I don’t tell him we didn’t see a single cent of it.
I can’t be certain, but I’m guessing most of it went to the Wild Rose Casino just off the highway.
Before I left today, I asked him one more question—I wanted to know why he took Dallas with him that night. The old man surprised me once more by getting choked up the second I mentioned my brother’s name, and then he started rambling on about how Dallas was always his little shadow, worshipped the ground he walked on and all that. He claimed he needed someone else with him for alibi reasons, and he told Dallas to stay in the car, that he had to run in and chat with a friend for a couple minutes. But for whatever reason, Dallas got out of the car and went into the house, and as soon as he walked in that front door, Karrington’s father-in-law was standing there with a loaded handgun. Shot him at point-blank range. That’s when Dad shot the old man and then his wife came running down the stairs, screaming, a cordless phone in hand, and he shot her too. After that, he threw Dallas over his shoulder and rushed him to the nearest hospital, but he’d already bled out by the time they got there.

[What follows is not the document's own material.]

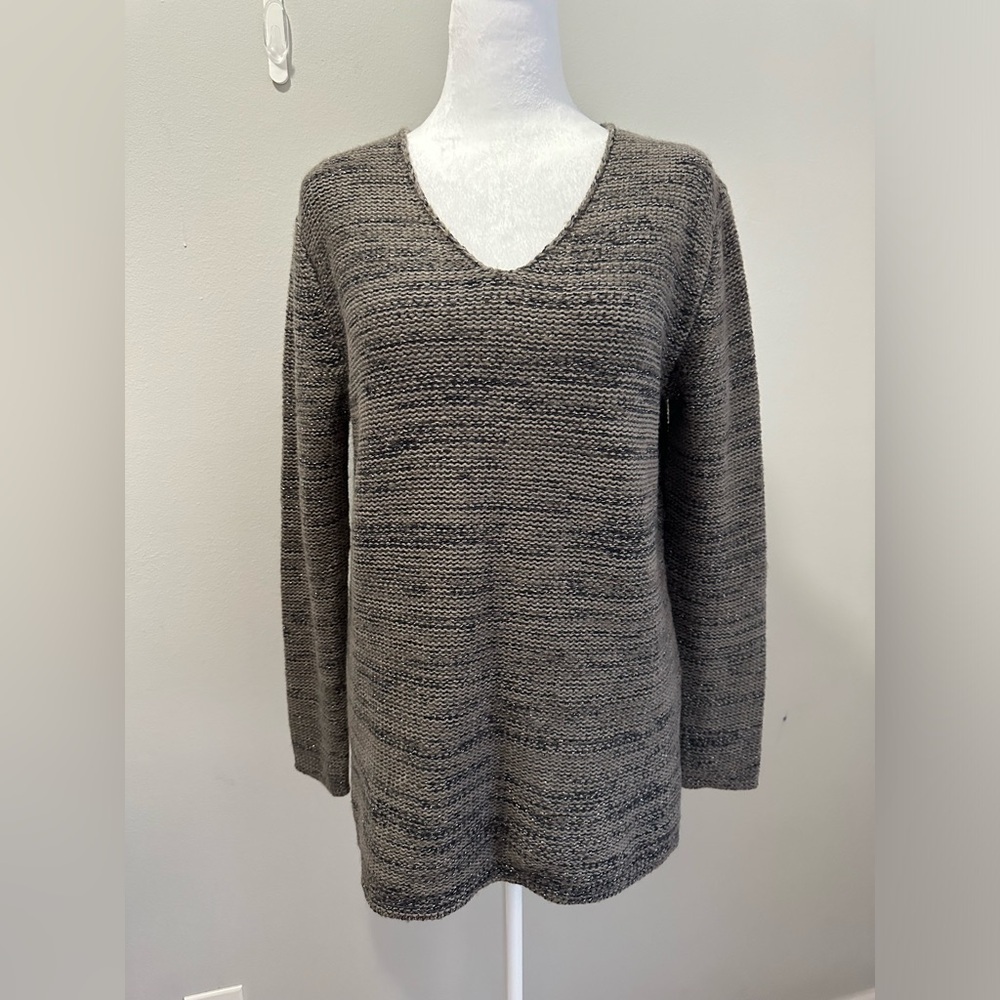 Gap Women's Size M Knit Wool Cotton Blend Charcoal Gray V Neck Sweater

Charles’ assistant returns from the hall. “He’ll be with you shortly.”
Perfect.
Every second that ticks by only adds another layer to the animosity I feel toward that sick son of a bitch. While my father is a fucking moron and deserves to rot in prison the rest of his life for what he did, Charles Karrington is just as guilty, and yet he’s been living high off the hog for the last decade.

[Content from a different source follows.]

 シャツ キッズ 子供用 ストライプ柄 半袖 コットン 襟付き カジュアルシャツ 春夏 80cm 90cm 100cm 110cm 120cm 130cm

How he looks himself in the mirror every day is beyond me.
“Madden.” Charles appears from the hallway, greeting me with an audacious smile. I’m guessing he has to put on a show for his employees. God forbid they catch a whiff of his true persona. “Come on back.”

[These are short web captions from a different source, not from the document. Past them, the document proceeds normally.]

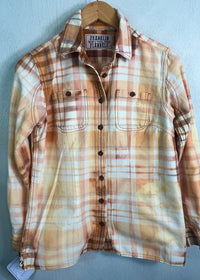 Vintage Cantaloupe, Light Yellow, White and Gold Flannel Size XS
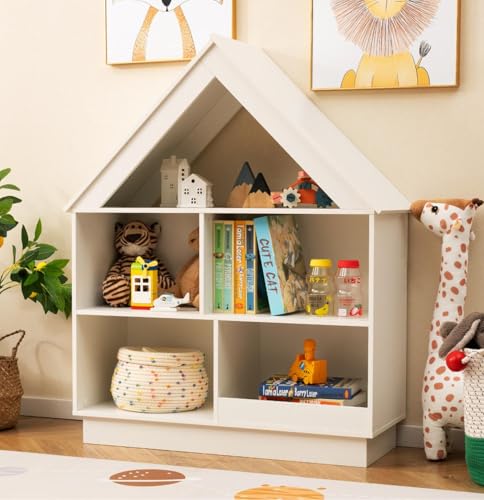 Costzon Kids Dollhouse Bookshelf 3-Tier Wooden Open Bookcase for Toys and Books Baby Bookshelf and Toy Storage Organizer Book Shelf for Kids Rooms Playroom Nursery Classroom (White)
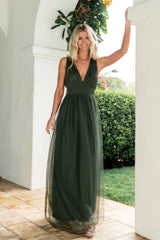 Kamila Tulle Maxi Dress | Juniper Green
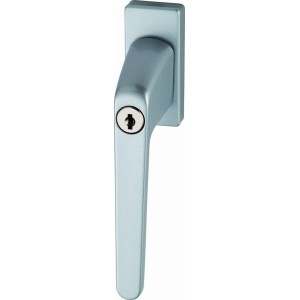 Abus Fenstergriff FG100 Triples, silberner abschließbarer Fenstergriff mit Schlüssel.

He leads me down a long hallway, toward a set of double doors engraved with Monarch Pharmaceuticals’ logo.
I don’t wait for him to shut the door before I start laying into him.
“You piece of fucking shit—” I begin to say.
“—no,” he interrupts. “You don’t get to march into my goddamn office in the middle of a goddamn work day and make a scene. Now I don’t know what the hell you think you’re doing here or why you think it’s okay to walk in here calling me a piece of shit when the real piece of shit is the small-town loser who knocked up my daughter.”
For a second, I disregard everything I came here to say.
“What are you talking about?” I ask.
“You got her pregnant, you prick,” he says. There’s nothing but contempt in his eyes, like I’m the fucking monster out of the two of us.